= Ryder Report (British Leyland) =

The Ryder Report was the official report produced for the Government of the United Kingdom in 1975 by Sir Don Ryder, newly appointed head of the UK's National Enterprise Board who was given the task of reporting on the British Leyland Motor Corporation (BLMC) and listing recommendations for its future.

The report, titled "British Leyland: The Next Decade", was prepared by a team that included Bob Clark (Chairman of Hill Samuel), Fred MacWhirter (a senior partner of Peats) and Sam Gillen (the ex-head of Ford UK and Ford of Europe). It was passed to Tony Benn, Secretary of State for Industry, on 26 March 1975 only 14 weeks after commission.

According to AROnline, "[i]n brief, the report made the following recommendations:

- Donald Stokes should resign as company Chairman.
- The grotty factory machinery should be replaced and as a matter of highest urgency.
- A cohesive model strategy needed to be devised, cutting out the immense overlap in the company’s range.
- The company should build a new test and development centre in order to facilitate more efficient development of new cars.
- Industrial relations problems should be eradicated."

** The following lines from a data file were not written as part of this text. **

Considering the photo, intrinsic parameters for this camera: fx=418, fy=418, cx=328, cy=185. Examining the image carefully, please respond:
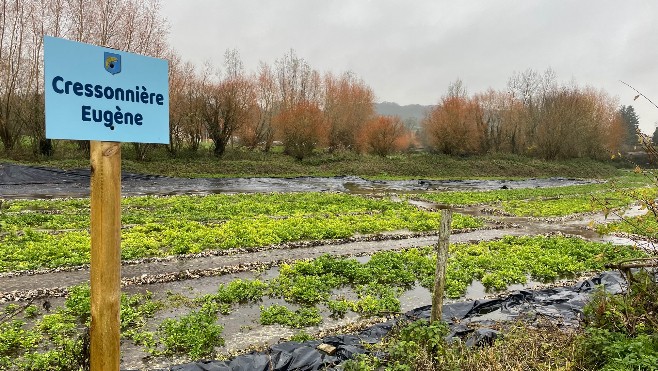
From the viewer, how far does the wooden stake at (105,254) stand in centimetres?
328

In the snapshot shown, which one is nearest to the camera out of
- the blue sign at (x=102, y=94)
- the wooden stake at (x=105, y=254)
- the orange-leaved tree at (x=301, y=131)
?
the blue sign at (x=102, y=94)

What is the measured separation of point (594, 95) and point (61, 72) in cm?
8298

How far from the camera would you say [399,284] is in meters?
A: 9.90

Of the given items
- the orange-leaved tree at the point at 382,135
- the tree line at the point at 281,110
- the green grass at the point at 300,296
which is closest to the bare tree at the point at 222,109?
the tree line at the point at 281,110

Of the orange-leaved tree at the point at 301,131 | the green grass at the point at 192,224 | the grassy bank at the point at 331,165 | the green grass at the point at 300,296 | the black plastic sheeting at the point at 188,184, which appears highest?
the orange-leaved tree at the point at 301,131

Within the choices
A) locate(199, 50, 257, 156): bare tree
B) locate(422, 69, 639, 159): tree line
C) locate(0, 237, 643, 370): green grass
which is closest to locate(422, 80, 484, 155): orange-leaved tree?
locate(422, 69, 639, 159): tree line

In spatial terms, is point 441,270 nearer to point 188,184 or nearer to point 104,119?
point 104,119

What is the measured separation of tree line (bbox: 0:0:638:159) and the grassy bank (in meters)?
1.88

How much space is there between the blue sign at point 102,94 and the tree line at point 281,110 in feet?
115

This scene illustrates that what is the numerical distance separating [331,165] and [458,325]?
3465cm

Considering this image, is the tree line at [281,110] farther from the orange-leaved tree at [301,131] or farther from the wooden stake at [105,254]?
the wooden stake at [105,254]

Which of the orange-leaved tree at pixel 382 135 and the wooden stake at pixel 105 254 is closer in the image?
Answer: the wooden stake at pixel 105 254

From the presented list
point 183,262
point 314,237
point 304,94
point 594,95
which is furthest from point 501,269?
point 594,95

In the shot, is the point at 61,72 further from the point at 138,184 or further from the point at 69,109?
the point at 138,184
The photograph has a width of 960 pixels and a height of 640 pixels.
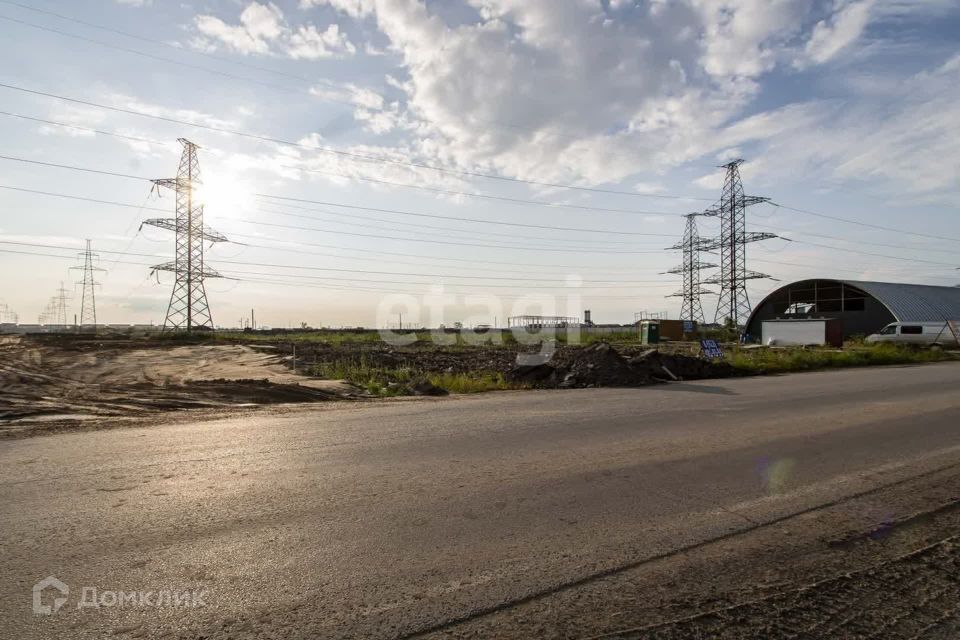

The report recommended capital expenditure of £1,264 million ("£2,090 million in inflated price terms" "over the eight years to end September 1982") from the government, backed up with a working capital of £260 million ("£750 million in inflated price terms"). If this was not taken it would be seen that the government had allowed the UK's leading car company to collapse and fail - a result that could have led to around one million people being put out of work.

A result of adopting the report was the part-nationalisation of BLMC as the government bought shares in the company, until it became the majority shareholder. The company known largely just as "BL" would continue.